Collected Fiction
Page 364
“First we destroy the big cities,” said the smallest Lybbla excitedly, “then we capture pretty girls and hold them for ransom or something. Then everybody’s scared and we win.”
“How do you figure that out?” Gallegher asked.
“It’s in the books. That’s how it’s always done. We know. We’ll be tyrants and beat everybody. I want some more milk, please.”
“So do I,” said two other piping little voices.
Grinning, Gallegher served. “You don’t seem much surprised by finding yourselves here.”
“That’s in the books, too.” Lap-lap.
“You mean—this?” Gallegher’s eyebrows went up.
“Oh, no. But all about time-traveling. All the novels in our era are about science and things. We read lots.

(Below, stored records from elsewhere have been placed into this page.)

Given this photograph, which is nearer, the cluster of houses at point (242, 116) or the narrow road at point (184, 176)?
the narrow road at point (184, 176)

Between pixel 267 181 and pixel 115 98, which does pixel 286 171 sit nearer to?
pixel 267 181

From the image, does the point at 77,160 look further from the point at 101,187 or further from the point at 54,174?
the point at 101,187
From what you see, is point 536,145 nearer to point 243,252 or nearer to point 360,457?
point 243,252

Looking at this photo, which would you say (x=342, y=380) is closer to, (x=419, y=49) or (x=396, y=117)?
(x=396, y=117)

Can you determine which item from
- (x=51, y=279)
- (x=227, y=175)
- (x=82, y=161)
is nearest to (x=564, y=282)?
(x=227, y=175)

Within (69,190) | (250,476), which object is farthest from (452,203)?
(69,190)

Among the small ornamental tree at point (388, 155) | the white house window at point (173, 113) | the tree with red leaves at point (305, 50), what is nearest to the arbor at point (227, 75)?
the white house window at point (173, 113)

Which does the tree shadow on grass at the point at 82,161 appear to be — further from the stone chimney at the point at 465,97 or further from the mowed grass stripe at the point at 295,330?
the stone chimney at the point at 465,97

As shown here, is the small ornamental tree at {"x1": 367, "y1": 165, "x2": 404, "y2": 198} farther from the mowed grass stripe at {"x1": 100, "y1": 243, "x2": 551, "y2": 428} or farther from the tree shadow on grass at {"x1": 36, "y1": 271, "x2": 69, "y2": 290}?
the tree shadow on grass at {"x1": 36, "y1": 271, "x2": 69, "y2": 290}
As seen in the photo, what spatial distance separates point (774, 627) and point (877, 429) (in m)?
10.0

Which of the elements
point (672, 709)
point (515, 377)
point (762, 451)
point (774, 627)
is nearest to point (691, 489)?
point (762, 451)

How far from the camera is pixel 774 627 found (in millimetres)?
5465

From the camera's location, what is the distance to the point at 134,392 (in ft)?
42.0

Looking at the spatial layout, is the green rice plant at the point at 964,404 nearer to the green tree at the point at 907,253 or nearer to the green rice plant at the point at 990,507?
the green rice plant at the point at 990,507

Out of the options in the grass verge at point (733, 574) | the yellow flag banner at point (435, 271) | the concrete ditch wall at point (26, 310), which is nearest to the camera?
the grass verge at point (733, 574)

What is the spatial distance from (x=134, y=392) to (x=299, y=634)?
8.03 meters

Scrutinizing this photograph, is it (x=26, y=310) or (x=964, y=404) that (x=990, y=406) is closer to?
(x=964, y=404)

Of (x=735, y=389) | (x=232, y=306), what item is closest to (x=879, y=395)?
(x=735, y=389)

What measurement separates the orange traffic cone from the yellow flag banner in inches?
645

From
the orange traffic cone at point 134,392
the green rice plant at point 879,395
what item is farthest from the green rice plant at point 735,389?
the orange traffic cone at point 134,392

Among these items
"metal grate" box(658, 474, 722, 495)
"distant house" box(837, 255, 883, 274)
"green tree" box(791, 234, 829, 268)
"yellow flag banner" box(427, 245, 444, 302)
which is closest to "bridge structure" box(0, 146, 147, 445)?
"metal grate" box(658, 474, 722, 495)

There isn’t much else to do in the Valley.” the Lybbla ended, a bit sadly.
“Is that all you read?”
“No, we read everything. Technical books on science as well as novels. How disintegrators are made and so on. We’ll tell you how to make weapons for us.”
“Thanks. That sort of literature is open to the public?”
“Sure. Why not?”
“I should think it would be dangerous.”
“So should I,” the fat Lybbla said thoughtfully, “but it isn’t, somehow.” Gallegher pondered. “Could you tell me how to make a heat ray, for example?”
“Yes,” was the excited reply, “and then we’d destroy the big cities and capture—”
“I know. Pretty girls and hold them for ransom. Why?”
“We know what’s what,” a Lybbla said shrewdly. “We read books, we do.” He spilled his cup, looked at the puddle of milk, and let his ears droop disconsolately.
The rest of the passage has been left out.